Aim of the exercise:
Reproduce, without any changes, the lines of the listing below that start at the line containing "The photograph is" and end at the line containing "Answer: column base". Include both of those lines.

··· Excerpted data

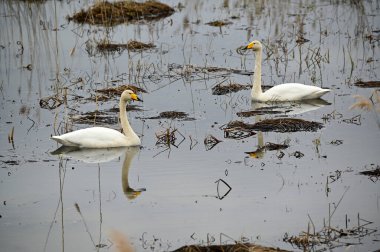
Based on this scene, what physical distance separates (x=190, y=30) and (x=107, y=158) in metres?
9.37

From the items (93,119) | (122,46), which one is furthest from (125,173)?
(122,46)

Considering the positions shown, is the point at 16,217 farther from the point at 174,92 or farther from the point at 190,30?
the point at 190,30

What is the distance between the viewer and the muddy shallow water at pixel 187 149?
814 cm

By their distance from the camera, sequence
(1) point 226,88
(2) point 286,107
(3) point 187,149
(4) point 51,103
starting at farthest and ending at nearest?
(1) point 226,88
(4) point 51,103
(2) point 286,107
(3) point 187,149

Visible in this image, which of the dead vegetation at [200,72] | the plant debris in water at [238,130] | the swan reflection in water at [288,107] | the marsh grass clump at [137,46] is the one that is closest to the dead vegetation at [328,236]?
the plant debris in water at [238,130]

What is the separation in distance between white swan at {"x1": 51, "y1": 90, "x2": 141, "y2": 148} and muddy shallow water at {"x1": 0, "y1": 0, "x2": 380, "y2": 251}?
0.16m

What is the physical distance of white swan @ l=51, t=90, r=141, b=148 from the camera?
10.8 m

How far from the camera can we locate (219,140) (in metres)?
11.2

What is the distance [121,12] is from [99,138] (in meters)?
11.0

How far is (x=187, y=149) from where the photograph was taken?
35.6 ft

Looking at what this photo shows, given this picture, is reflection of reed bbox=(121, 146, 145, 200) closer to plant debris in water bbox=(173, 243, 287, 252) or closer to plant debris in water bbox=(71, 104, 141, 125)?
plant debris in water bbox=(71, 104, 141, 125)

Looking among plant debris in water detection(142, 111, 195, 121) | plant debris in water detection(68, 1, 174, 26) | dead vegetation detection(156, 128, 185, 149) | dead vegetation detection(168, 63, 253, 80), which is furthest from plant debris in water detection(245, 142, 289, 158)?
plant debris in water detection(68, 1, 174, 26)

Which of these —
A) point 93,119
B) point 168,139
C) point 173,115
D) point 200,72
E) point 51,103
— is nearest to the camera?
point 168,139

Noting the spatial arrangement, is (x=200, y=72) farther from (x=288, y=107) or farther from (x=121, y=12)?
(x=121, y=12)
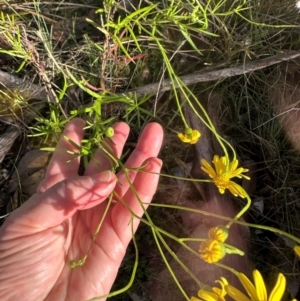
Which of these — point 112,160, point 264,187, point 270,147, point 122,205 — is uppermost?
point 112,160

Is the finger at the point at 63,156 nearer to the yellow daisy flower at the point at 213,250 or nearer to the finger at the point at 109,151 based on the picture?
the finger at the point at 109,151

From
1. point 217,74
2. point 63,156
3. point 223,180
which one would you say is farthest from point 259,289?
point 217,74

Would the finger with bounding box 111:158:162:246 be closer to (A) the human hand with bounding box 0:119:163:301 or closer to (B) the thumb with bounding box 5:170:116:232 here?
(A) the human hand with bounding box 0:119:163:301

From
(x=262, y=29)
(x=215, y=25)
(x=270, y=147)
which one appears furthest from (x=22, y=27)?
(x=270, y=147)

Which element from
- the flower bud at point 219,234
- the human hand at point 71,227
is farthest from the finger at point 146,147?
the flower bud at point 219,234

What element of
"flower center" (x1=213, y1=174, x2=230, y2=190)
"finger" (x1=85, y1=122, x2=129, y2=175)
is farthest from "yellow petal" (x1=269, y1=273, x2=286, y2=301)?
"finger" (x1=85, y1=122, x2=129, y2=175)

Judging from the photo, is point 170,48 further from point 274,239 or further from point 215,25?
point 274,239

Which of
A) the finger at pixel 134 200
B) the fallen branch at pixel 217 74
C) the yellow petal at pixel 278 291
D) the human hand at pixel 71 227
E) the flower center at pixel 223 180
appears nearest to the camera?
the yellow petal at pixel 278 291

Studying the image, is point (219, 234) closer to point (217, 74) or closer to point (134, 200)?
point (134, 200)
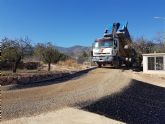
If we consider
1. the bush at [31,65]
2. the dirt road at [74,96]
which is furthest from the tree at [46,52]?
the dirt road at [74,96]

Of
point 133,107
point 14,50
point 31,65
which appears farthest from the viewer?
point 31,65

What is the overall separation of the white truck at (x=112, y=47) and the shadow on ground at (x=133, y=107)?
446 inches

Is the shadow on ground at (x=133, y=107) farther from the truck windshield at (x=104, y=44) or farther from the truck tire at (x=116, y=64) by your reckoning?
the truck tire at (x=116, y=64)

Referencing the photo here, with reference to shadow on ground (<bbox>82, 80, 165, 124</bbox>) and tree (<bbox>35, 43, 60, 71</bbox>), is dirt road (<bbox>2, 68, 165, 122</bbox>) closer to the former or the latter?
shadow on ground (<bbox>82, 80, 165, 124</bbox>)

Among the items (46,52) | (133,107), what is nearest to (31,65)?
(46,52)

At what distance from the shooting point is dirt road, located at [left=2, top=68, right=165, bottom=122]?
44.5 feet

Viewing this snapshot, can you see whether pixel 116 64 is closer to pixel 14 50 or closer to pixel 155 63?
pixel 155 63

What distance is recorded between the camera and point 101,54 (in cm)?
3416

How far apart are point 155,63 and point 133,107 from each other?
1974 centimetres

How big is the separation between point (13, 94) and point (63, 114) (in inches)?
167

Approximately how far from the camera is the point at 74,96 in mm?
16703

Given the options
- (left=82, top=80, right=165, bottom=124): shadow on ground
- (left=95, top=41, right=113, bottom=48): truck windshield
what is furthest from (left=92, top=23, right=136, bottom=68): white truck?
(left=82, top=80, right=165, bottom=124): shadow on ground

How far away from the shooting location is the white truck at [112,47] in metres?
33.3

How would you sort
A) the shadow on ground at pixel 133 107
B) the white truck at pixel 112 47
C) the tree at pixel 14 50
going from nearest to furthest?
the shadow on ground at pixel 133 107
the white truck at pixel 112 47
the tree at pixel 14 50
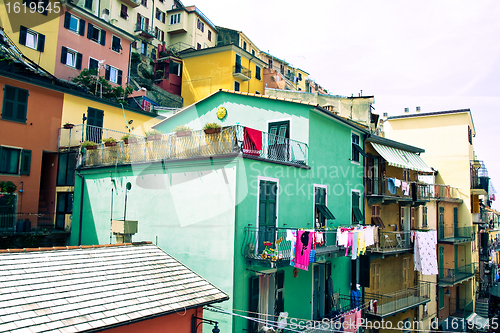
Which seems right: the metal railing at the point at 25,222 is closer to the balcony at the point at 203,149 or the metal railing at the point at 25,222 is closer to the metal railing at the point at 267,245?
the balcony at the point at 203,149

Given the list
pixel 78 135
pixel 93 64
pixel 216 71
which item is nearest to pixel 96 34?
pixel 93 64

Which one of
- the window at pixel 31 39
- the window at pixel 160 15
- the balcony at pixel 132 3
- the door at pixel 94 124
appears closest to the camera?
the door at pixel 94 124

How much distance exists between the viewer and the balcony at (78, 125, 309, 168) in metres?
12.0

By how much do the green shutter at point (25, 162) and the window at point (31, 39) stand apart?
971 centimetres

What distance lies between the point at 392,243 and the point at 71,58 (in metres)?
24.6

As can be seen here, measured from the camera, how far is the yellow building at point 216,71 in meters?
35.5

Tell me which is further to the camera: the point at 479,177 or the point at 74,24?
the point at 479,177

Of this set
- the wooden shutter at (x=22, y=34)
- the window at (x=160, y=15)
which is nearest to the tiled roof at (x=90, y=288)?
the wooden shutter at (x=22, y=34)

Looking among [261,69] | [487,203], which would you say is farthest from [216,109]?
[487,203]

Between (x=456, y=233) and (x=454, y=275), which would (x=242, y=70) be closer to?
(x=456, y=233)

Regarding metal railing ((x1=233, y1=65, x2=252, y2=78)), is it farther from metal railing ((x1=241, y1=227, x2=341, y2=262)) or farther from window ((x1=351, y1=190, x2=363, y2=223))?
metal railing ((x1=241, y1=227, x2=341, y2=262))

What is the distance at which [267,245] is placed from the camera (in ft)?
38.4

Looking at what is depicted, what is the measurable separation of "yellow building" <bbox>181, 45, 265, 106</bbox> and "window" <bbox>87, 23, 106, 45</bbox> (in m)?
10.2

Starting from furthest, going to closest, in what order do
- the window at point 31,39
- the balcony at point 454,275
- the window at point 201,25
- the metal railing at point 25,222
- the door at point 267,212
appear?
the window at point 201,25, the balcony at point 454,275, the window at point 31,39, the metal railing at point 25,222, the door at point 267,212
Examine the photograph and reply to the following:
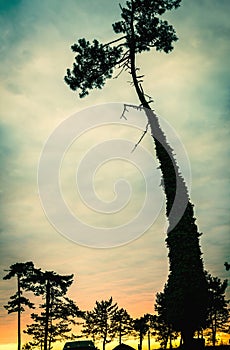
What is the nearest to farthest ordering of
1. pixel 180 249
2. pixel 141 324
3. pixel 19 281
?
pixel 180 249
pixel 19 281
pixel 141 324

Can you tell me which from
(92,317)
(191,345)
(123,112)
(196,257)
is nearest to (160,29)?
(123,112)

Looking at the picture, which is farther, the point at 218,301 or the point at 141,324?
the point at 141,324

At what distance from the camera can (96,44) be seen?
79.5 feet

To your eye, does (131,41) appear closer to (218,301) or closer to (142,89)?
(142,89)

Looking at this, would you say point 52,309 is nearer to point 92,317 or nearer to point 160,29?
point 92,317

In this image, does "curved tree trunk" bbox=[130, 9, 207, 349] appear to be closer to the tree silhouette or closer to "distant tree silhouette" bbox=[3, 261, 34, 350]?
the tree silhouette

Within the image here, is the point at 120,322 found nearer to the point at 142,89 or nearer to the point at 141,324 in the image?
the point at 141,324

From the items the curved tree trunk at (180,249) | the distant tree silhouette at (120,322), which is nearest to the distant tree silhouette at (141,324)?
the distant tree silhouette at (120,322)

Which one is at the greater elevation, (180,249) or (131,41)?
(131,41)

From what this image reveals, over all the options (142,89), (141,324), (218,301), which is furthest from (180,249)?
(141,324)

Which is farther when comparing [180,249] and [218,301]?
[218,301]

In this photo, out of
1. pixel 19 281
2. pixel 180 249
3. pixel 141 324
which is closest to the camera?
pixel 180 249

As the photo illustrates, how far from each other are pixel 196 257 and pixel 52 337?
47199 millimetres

······
··· Excerpted data

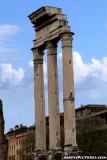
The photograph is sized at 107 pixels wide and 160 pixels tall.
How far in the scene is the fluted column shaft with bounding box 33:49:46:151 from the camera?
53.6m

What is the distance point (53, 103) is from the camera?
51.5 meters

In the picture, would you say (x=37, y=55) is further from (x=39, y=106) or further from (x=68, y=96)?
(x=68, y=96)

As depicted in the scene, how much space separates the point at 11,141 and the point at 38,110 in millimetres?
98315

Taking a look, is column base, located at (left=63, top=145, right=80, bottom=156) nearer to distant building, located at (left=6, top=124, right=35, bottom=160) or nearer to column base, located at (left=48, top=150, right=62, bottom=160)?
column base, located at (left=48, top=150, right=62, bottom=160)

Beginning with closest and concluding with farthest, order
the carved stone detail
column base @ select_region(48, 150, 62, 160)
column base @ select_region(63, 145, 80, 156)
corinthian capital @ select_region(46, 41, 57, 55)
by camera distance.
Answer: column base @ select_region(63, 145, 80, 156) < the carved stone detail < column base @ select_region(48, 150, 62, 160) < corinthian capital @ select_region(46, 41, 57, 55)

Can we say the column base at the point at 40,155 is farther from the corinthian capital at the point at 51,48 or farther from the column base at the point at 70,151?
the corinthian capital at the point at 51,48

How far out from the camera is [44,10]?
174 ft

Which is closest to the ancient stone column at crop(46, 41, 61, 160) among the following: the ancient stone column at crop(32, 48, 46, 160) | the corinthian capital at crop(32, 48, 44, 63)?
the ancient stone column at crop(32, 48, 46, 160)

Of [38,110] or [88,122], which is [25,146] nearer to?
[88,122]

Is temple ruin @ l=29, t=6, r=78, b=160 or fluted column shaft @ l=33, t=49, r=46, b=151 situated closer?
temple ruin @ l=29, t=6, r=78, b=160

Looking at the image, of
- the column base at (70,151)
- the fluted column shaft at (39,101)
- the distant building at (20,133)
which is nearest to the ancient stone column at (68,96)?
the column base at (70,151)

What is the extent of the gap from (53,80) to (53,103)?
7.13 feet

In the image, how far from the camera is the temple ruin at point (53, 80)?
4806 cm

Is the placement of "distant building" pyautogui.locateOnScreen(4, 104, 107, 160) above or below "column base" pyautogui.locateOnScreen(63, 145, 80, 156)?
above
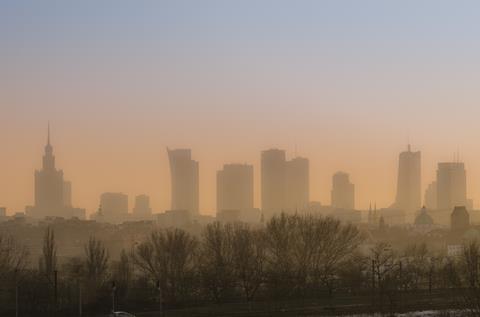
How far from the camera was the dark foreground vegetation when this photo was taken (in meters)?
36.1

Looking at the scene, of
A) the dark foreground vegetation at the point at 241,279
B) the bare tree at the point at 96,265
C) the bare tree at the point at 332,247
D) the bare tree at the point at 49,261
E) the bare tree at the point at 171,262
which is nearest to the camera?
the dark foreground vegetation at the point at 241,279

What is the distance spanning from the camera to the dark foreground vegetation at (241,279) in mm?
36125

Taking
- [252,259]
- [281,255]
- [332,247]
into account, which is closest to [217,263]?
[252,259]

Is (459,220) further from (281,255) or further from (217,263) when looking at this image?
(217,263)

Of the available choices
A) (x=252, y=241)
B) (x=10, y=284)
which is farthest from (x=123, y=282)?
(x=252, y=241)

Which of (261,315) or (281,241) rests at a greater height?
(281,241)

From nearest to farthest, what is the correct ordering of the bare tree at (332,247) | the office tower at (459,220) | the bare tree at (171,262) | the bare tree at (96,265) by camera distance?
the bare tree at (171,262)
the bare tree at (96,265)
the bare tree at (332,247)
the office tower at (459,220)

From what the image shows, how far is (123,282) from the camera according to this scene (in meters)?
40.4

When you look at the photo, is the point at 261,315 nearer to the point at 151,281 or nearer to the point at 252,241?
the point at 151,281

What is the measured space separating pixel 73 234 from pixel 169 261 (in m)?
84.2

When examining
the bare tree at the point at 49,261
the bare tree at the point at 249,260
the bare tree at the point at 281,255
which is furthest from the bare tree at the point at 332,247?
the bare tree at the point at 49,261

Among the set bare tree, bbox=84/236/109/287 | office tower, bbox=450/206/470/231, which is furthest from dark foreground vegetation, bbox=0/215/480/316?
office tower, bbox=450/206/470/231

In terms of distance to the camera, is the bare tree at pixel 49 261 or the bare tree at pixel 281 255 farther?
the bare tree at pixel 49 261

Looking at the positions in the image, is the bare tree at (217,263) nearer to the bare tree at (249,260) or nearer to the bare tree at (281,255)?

······
··· Excerpted data

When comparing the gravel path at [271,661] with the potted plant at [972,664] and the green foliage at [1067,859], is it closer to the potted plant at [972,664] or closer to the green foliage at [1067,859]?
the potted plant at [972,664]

······

Full solution:
The photograph is sized at 107 pixels wide and 160 pixels tall.
How far in the scene is the fluted column shaft with bounding box 33:49:46:151 from the camera?
53.6m

What is the distance point (53, 103) is from the camera?
51.5 meters

In the picture, would you say (x=37, y=55) is further from (x=39, y=106) or further from (x=68, y=96)?
(x=68, y=96)

As depicted in the scene, how much space separates the point at 11,141 and the point at 38,110 in millimetres?
98315

Taking a look, is column base, located at (left=63, top=145, right=80, bottom=156) nearer to distant building, located at (left=6, top=124, right=35, bottom=160) or nearer to column base, located at (left=48, top=150, right=62, bottom=160)?
column base, located at (left=48, top=150, right=62, bottom=160)

Beginning with closest and concluding with farthest, order
the carved stone detail
column base @ select_region(48, 150, 62, 160)
column base @ select_region(63, 145, 80, 156)
corinthian capital @ select_region(46, 41, 57, 55)
by camera distance.
Answer: column base @ select_region(63, 145, 80, 156) < the carved stone detail < column base @ select_region(48, 150, 62, 160) < corinthian capital @ select_region(46, 41, 57, 55)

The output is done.